The formation of the Atg7-LC3 E1-substrate and Atg3-LC3 E2-substrate intermediates of fluorescent protein-tagged LC3.
(A) The formation of the E1-substrate intermediate of Atg7 with fluorescent protein-tagged LC3s. The PK-hLC3 (wt) was expressed together with FLAG-tagged human Atg7C572S in the Huh7.5.1 cells. After preparation of the cell lysate, total proteins were separated on SDS-PAGE. FLAG-hAtg7C572S and PK-hLC3 were recognized by immunoblotting with appropriate antibodies. As a negative control, mutant PK-hLC3ΔG (ΔG) was expressed. As a loading control, GAPDH was employed. Atg7-PK-hLC3 indicated the Atg7-LC3 (E1-substrate) intermediate with Atg7C572S. (B) The formation of the E2-substrate intermediate of Atg3 with fluorescent protein-tagged LC3s. The PK-hLC3 was expressed together with wild type FLAG-tagged Atg7 and mutant Myc-Tagged Atg3C264S in the Huh7.5.1 cells. FLAG-hAtg7, Myc-Atg3C264S and PK-hLC3 were recognized by immunoblotting with appropriate antibodies. As a negative control, mutant PK-hLC3ΔG was expressed. As a loading control, GAPDH was employed. Atg3-PK-hLC3 indicated their Atg7-LC3 intermediates with Atg3C264S.
Figure 5.
Formation of the puncta of PK-hLC3 during autophagy.
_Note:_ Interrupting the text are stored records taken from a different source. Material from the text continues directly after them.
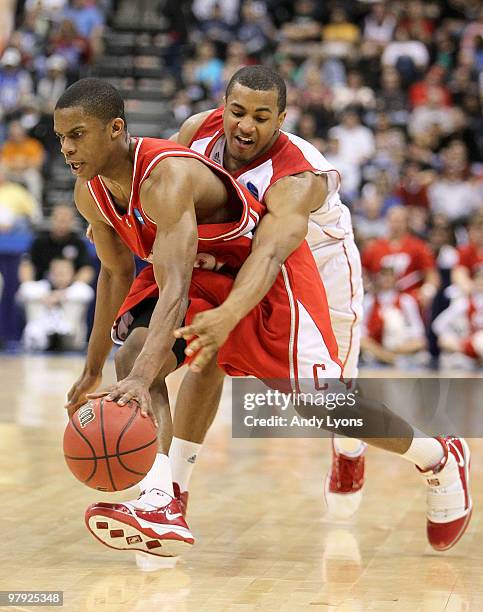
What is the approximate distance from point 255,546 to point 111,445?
1.01 meters

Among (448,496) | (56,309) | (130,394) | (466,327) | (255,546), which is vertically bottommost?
(466,327)

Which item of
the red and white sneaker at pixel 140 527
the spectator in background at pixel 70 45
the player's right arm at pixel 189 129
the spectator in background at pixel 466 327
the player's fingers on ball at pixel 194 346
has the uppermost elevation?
the spectator in background at pixel 70 45

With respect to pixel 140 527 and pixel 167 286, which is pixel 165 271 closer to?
pixel 167 286

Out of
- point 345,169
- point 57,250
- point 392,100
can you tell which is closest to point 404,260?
point 345,169

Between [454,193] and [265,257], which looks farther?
[454,193]

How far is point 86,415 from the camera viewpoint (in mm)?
3746

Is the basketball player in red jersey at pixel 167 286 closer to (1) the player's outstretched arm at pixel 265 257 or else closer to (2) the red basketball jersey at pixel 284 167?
(1) the player's outstretched arm at pixel 265 257

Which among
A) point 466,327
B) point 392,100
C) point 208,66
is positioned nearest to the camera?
point 466,327

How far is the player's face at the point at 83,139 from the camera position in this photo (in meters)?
3.84

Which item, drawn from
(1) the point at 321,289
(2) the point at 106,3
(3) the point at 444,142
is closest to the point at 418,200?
(3) the point at 444,142

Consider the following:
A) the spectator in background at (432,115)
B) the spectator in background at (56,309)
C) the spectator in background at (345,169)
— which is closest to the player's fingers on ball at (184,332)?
the spectator in background at (56,309)

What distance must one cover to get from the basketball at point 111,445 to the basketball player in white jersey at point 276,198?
0.61 m

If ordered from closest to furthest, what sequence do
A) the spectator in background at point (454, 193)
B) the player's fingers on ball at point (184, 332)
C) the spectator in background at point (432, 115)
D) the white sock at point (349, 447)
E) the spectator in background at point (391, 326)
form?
the player's fingers on ball at point (184, 332) < the white sock at point (349, 447) < the spectator in background at point (391, 326) < the spectator in background at point (454, 193) < the spectator in background at point (432, 115)

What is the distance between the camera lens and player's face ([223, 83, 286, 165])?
4398 mm
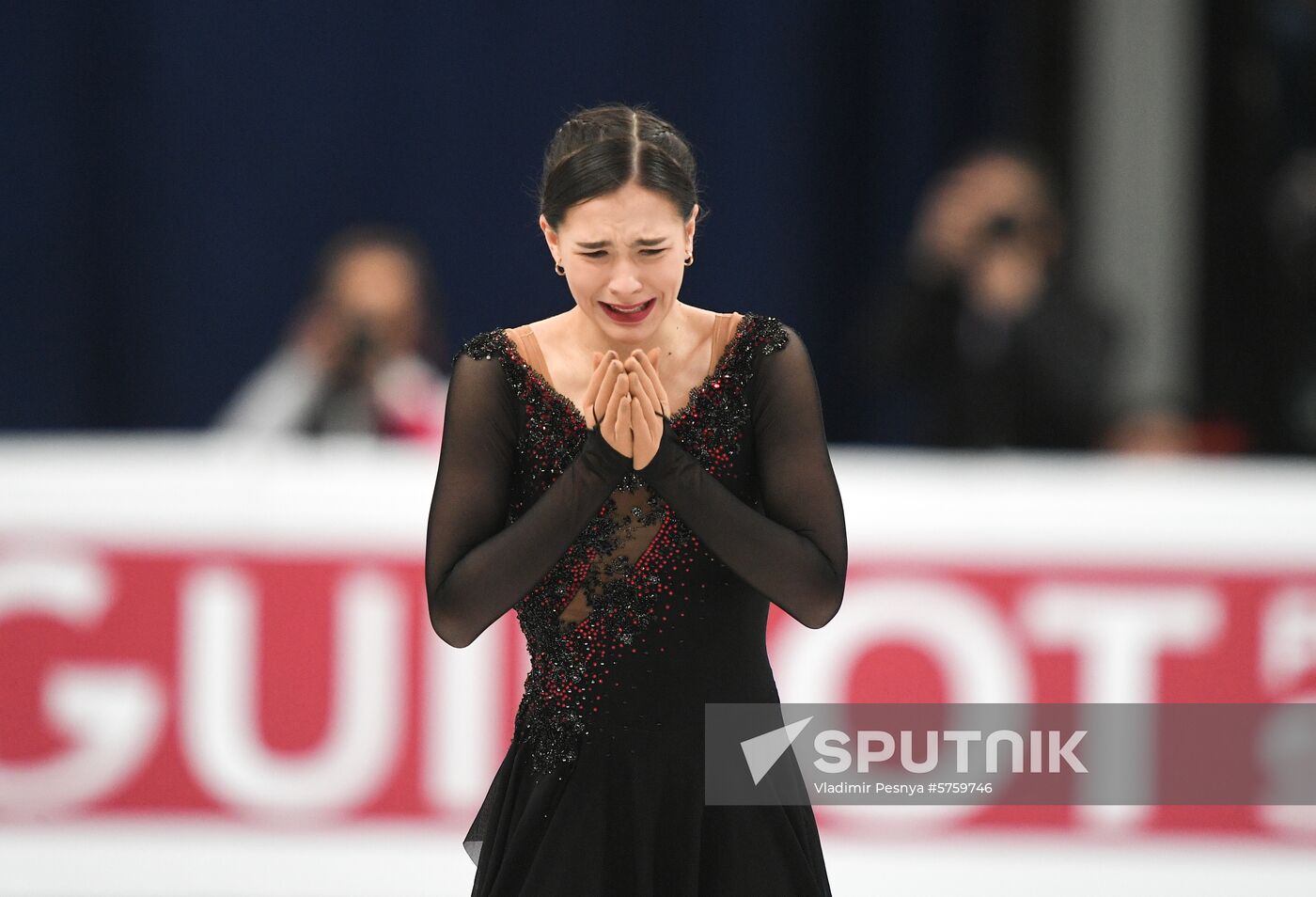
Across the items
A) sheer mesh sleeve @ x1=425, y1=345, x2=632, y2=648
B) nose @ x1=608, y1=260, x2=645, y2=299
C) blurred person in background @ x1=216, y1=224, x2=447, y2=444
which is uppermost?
blurred person in background @ x1=216, y1=224, x2=447, y2=444

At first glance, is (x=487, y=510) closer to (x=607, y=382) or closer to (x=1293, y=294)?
(x=607, y=382)

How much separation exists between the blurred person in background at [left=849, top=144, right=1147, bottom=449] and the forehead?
10.8 ft

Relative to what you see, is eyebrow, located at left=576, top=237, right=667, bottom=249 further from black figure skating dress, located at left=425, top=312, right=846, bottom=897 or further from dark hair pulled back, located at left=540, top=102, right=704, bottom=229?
black figure skating dress, located at left=425, top=312, right=846, bottom=897

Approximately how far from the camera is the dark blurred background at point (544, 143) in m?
6.91

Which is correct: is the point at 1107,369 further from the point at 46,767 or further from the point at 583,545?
the point at 583,545

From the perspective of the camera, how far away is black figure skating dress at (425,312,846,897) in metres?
1.88

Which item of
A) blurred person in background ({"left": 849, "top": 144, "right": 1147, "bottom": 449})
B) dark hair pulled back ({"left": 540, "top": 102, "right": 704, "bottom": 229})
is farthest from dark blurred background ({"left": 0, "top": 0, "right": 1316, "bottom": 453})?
dark hair pulled back ({"left": 540, "top": 102, "right": 704, "bottom": 229})

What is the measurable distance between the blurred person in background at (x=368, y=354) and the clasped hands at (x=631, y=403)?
9.83 ft

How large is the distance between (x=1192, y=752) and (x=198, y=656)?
2.39 meters

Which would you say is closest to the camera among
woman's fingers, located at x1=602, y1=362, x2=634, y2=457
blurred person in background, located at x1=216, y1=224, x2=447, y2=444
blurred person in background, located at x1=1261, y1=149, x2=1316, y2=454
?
woman's fingers, located at x1=602, y1=362, x2=634, y2=457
The PK-hLC3 was expressed in Huh7.5.1 cells. The cells were incubated in the Krebs-Ringer buffer for 4 h as starvation conditions in the presence (E64d & pepstatin A) (Da–Dd) or absence (DMSO) (Ca–Cd) of 10 µg/ml E64d and 10 µg/ml pepstatin A (Starvation, 4 h). As nutrient-rich conditions, cells were incubated in the cultured medium (Nutrient-rich, 4 h) (Aa–Ad, Ba–Bd). For induction autophagy by the inhibition of mTOR-signaling pathway, cells were incubated in the cultured medium for 6 h in the presence of 100 nM rapamycin (Fa–Fd) or 100 nM torin1 (Ga–Gd). To inhibit the fusion of autophagosome with lysosome, 20 mM ammonium chloride (NH4Cl) (Ha–Hd) and 20 µg/ml chloroquine (CQ) (Ia–Id) were treated to the cells incubated in the Krebs-Ringer buffer for 4 h. The PK-hLC3ΔG (Ea–Ed and Ja–Jd) was expressed in the cells instead of the PK-hLC3 under the same conditions (Da–Dd and Ia–Id, respectively). The far-red (mKate2) and green (pHluorin) fluorescence in the cells were monitored using a Olympus FluoView FV1000 confocal laser scanning microscope. “Merge” indicates the merging of the green (pHluorin) and far-red images (mKate2), and “DIC+Merge” indicates the overlaying the merged images on the DIC (differential interference contrast) images in the same field. Pearson's correlation coefficient (PCC) analysis with Costes' method was used as a measure of colocalization of mKate2 signals with pHluorin signals. The mean PCC value ± S.E. of at least 20 cells is shown on the bottom.